社外に宛てた手紙の場合、受け取った人は、まず、宛名を目にします。第一印象を与える大切な要素ですから、ビジネスマナーに沿った、美しい宛名を作成しましょう。ビジネスレターの宛名は、一般的に縦書きとします。住所などの数字は、一、二、などの漢数字を用いましょう。
受取人の役職名や氏名は、決して間違えないように、必ず複数回、見直しましょう。名前を間違えては、素晴らしいビジネスマナーを用いた手紙も、台無しです。ビジネスマナー以前の礼儀として、あってはならない間違いです。敬称にも注意し、部署宛など不特定に向けて送る場合には、御中を用います。

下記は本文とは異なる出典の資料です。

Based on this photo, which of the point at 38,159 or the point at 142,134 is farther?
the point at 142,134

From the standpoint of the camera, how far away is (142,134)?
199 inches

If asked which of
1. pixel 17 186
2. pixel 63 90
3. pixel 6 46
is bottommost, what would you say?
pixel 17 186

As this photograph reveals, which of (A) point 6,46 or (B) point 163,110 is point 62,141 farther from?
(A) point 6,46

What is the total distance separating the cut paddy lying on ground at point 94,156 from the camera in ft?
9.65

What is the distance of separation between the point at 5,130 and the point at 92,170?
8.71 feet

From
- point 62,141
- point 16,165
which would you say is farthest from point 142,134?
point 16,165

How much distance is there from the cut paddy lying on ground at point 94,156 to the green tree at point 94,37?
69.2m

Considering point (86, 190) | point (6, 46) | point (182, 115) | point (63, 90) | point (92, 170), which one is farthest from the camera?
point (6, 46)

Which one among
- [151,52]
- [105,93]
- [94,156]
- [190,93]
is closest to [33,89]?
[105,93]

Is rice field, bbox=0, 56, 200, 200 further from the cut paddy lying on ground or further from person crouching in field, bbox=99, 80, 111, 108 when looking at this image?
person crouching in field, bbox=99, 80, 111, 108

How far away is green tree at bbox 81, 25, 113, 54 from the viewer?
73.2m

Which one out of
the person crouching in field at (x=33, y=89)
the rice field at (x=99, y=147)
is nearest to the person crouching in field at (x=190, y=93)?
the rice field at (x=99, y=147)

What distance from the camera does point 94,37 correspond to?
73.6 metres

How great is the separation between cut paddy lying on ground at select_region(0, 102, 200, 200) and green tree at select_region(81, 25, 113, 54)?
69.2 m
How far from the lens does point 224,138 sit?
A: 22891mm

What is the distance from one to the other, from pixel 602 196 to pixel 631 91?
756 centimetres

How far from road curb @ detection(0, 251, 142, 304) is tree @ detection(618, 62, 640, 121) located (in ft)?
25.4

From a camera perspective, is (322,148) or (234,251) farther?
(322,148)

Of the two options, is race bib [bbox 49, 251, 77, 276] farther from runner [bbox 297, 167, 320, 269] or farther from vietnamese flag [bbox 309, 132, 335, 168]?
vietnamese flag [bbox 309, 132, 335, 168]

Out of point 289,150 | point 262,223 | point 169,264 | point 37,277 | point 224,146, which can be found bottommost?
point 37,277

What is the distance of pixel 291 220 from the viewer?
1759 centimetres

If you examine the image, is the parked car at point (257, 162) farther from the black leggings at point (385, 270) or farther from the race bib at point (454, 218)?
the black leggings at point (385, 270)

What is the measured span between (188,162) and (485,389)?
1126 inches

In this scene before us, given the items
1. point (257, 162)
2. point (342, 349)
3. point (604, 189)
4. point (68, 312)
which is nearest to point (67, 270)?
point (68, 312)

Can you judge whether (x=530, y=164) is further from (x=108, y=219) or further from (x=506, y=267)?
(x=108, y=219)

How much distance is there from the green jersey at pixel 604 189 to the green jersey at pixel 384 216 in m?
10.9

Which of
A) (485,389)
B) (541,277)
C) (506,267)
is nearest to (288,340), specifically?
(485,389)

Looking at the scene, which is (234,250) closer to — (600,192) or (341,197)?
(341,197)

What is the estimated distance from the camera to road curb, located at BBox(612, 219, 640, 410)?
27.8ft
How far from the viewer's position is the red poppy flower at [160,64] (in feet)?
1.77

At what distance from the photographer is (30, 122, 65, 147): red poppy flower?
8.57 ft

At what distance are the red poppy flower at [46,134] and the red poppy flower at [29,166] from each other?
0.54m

手紙の文中の言葉遣いには、誰もが注意を払うでしょう。丁寧な印象を与えようと、気を使いすぎて、接頭語の「ご」や「お」を多用すると、不自然な文章となることがあります。
また、先方を指す場合に、「あなた」や「そちらの会社」などとは言わずに、「貴社長」や「御社」を用います。書き手側には、「当社社長」や「弊社」という言葉があります。
手紙には作成日を必ず記載しておくことや、送り手の社名、住所、電話番号、部署名、氏名を表記するのもビジネスマナーです。
最後に、手紙を差し出す前には繰り返し見直すことと、慣れないうちは、先輩などに確認してもらうと安心です。